A first view of exedra: A domain-specific language for large graph analytics workflows
Abstract
In recent years, many programming models, software libraries, and middleware have appeared for processing large graphs of various forms. However, there exists a significant usability gap between the graph analysis scientists, and High Performance Computing (HPC) application programmers due to the complexity of HPC graph analysis software. In this paper we provide a basic view of Exedra, a domain-specific language (DSL) for large graph analysis in which we aim to eliminate the aforementioned complexities. Exedra consists of high level language constructs for specifying different graph analysis tasks on distributed environments. We implemented Exedra DSL on a scalable graph analysis platform called Dipper. Dipper uses Igraph/R interface for creating graph analysis workflows which in turn gets translated to Exedra statements. Exedra statements are interpreted by Dipper interpreter, and gets mapped to user specified libraries/ middleware.
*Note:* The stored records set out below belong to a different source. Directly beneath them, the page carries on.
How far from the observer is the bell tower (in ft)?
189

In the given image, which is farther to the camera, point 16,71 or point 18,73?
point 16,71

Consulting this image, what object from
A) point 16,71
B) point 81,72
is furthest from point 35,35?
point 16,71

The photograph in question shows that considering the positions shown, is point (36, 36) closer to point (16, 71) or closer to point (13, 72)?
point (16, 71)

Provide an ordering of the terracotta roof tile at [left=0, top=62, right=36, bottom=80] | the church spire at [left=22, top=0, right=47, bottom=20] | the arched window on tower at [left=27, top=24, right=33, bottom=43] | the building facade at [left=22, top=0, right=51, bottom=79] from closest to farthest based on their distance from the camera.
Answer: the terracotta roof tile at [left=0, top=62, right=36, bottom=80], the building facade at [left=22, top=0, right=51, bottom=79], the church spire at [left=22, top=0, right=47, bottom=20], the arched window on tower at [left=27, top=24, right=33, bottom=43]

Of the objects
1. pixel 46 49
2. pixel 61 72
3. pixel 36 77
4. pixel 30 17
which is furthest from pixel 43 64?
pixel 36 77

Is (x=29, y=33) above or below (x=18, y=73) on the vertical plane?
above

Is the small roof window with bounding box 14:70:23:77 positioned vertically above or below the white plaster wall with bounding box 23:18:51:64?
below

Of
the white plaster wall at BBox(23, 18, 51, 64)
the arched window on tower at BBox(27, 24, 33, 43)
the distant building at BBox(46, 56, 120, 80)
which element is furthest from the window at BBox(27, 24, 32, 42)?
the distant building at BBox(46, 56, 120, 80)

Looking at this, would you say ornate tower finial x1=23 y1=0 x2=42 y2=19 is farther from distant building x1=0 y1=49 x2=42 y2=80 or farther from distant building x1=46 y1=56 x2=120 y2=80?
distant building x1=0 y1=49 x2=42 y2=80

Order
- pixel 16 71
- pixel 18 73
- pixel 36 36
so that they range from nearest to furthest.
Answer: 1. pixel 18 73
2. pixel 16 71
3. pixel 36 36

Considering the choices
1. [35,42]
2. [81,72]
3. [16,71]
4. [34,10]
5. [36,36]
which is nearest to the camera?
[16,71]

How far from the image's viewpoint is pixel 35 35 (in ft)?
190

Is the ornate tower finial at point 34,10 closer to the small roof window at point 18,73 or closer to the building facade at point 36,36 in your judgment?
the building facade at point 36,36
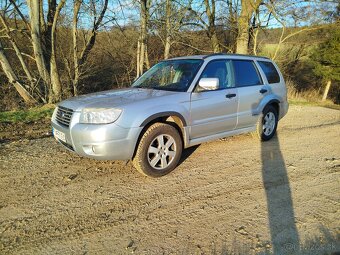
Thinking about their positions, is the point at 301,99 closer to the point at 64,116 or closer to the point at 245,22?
the point at 245,22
Exedra DSL allows for synthesize of graph algorithms that are more efficient compared to bare use of graph libraries while maintaining a standard interface that could use even future graph analysis software. We evaluated Exedra's feasibility for expressing graph analysis tasks by running Dipper on a cluster of four nodes. We observed that Dipper has the ability of reducing the time taken for graph analysis when the workflow was distributed on all four nodes despite the communication, and data format conversion overhead of the Dipper framework.